Чем больше семей мы расставляли, тем внимательней дети следили за своими ощущениями, а заместители признавали, что, ничего не зная об этой семье, они испытывали чувства ее членов, и при печальных обстоятельствах, как в случае с умершим ребенком, не могли удержаться от слез.

Они не могли себе этого объяснить, и я сказала, что тоже не могу это объяснить, но знаю, что так бывает всегда. «Между людьми существует особое сознание, которое их связывает, — сказала я, — то есть межсознание. Оно есть всегда, мы воспринимаем многое в близких нам людях, но не можем об этом говорить». Еще я сказала, что у каждой семьи есть свое собственное поле и что внутри этого поля каждый знает о чувствах другого. Детей, конечно, интересовало, относится ли это только к семьям или между одноклассниками это тоже действует. Я пообещала им поэкспериментировать на эту тему, что мы и делали в течение следующих недель.

2. 3. Испытывать чувства других людей. О межсознании

Многие ребята предлагали расставить свои отношения с братом, сестрой или с кем-то из родителей. Одни хотели, чтобы что-то улучшилось во взаимоотношениях, другие — про сто узнать, насколько это «работает».

Поэтому некоторых я просила ставить только заместите лей для самого себя и для матери или отца. Близость и дис танцию, а также угол, под которым они друг к другу стоят,

ребятам нужно было осторожно определить самим. Постепенно у них развилось тонкое чутье на разные варианты взаимного положения участников расстановки и некоторые уже говорили: «О, ты стоишь так далеко от отца? » или: «Тебе нужно повернуться к отцу (матери), тебе пока нельзя уходить так далеко, ты еще не взрослый! ». Эти и подобные фразы произносились совершенно спонтанно.

Далее я хотела бы описать несколько наших расстановок.

Вольфганг

Однажды Вольфганг поставил заместителей для себя и своего отца. Он хотел знать, как к нему относится отец, которого он давно не видел. (Отец бросил семью вскоре после рождения Вольфганга, с тех пор мальчик виделся с ним лишь изредка. ) Сначала они стояли далеко друг от друга и смотрели в разные стороны. Сам Вольфганг сказал: «Я с мамой, отец был подлецом».

→ Исходные материалы
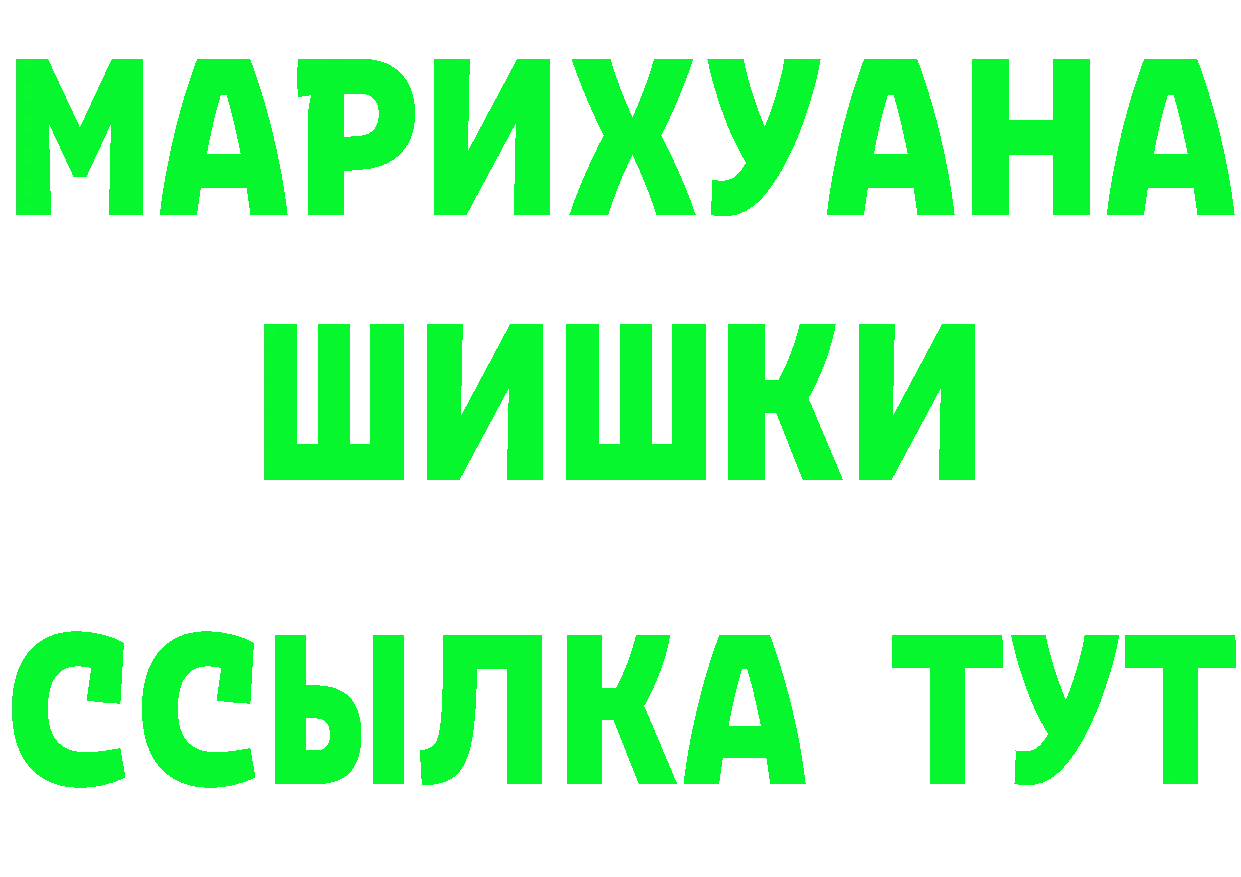 МАРИХУАНА
ШИШКИ
ССЫЛКА ТУТ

→ Работа с отрывком
#1 Зачем, по словам отрывка, Вольфганг поставил заместителей для себя и своего отца? Ответьте в одном–трех предложениях.
#2 Согласуются ли с отрывком эти утверждения? Для каждого ответьте «да» или «нет» и приведите решающие слова из текста.
(a) Заместители заранее знали все о семье, которую расставляли.
(b) Рассказчица смогла объяснить детям, почему так происходит.
(c) Сначала заместители Вольфганга и его отца стояли далеко друг от друга.
#3 Как в отрывке названо особое сознание, которое связывает людей?
Листинг здесь не понадобится.

→ Ответы к заданиям
#1 Вольфганг хотел узнать, как к нему относится отец, которого он давно не видел. Отец бросил семью вскоре после рождения Вольфганга, и с тех пор мальчик виделся с ним лишь изредка.

#2
(a) Нет: «ничего не зная об этой семье, они испытывали чувства ее членов».
(b) Нет: «я сказала, что тоже не могу это объяснить».
(c) Да: «Сначала они стояли далеко друг от друга и смотрели в разные стороны».

#3 Межсознание.